In Bacon's Colours of Good and Evil1, (‘a table of colours or appearances of good and evil and their degrees, as places of persuasion and dissuasion, and their several fallaxes, and the elenches of them’,) this topic is given in the form, cuius excellentía vel exuperantia melior id toto genere melius. ‘This appearance, though it seem of strength, and rather logical than rhetorical, yet is very oft a fallax’; and he proceeds accordingly to ‘reprehend’ it. Bacon's works, ed. Ellis and Spedding, vol. VII. p. 78. He certainly proves the non-universality of the rule; but by the theory of Rhetoric all these positions are alike open to question, and can always be argued on either side.

1 Some of the topics selected for ‘reprehension’ are identical with those of Aristotle, and probably borrowed from him.

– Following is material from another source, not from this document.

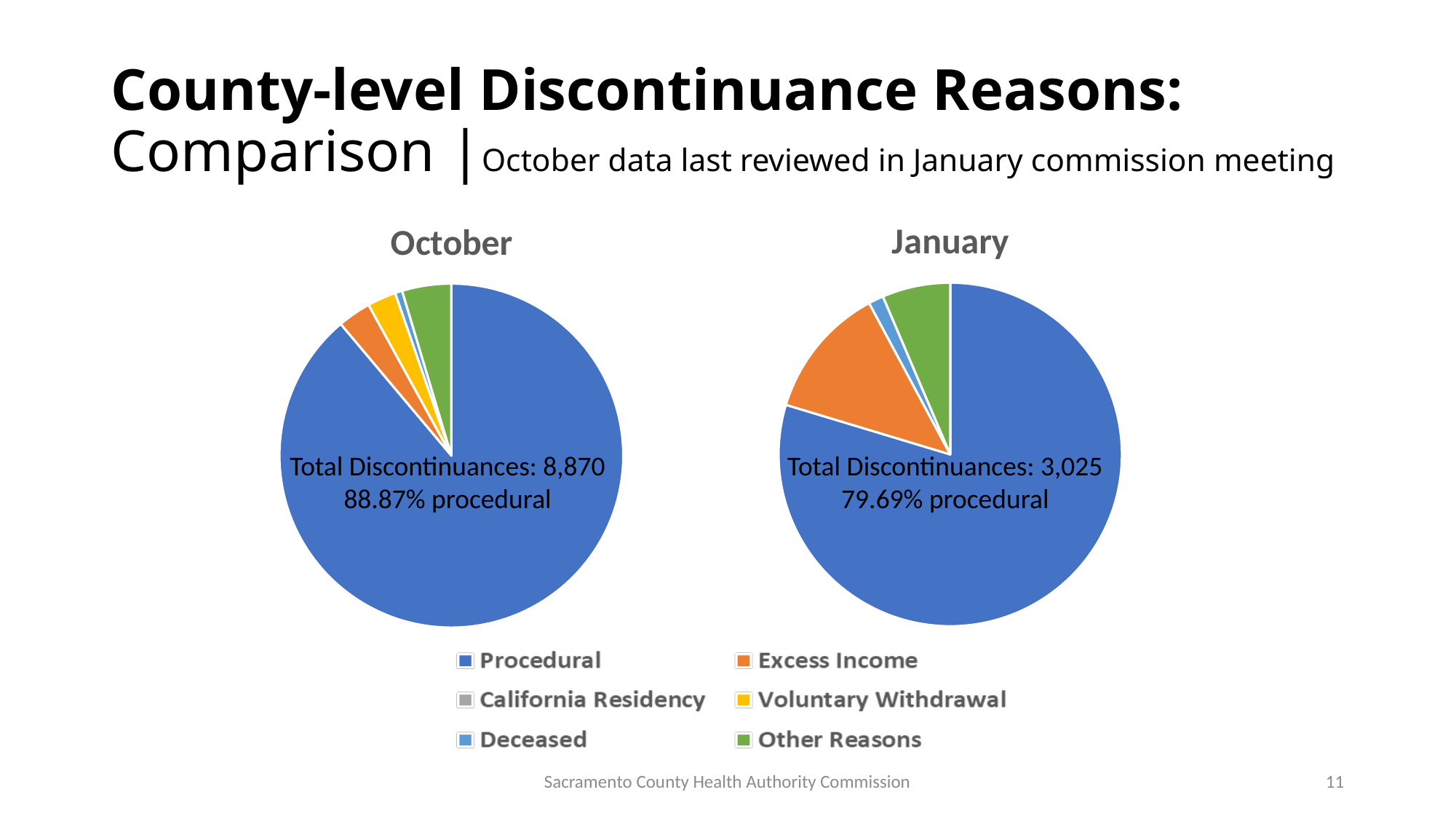
In the January chart, which category has the largest slice? Procedural In the October chart, what share of discontinuances is procedural? 88.87% In the January chart, which slice is larger, Excess Income or Other Reasons? Excess Income What colour represents Procedural in the charts? Blue What is the difference in total discontinuances between the October chart and the January chart? 5,845 In the October chart, which category has the largest slice? Procedural What kind of chart is used for the October data? Pie chart Which chart shows a higher total of discontinuances, October or January? October In the January chart, what share of discontinuances is procedural? 79.69% In the October chart, what is the total number of discontinuances? 8,870 In the January chart, what is the total number of discontinuances? 3,025 How many categories does the legend list? 6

The meaning of the word ‘Colours’ in this application is thus explained by Erasmus, Adagia, s. v. fucus, p. 1915, “Qui ad exornationes atque figuras se conferunt apud Gallos proverbio dicuntur ‘rhetoricis coloribus’ uti: hoc est, fucatis pigmentis, quibus nihil ineptius si bonis sententiis non fuerint conjuncta”. And by Bacon himself in his preface.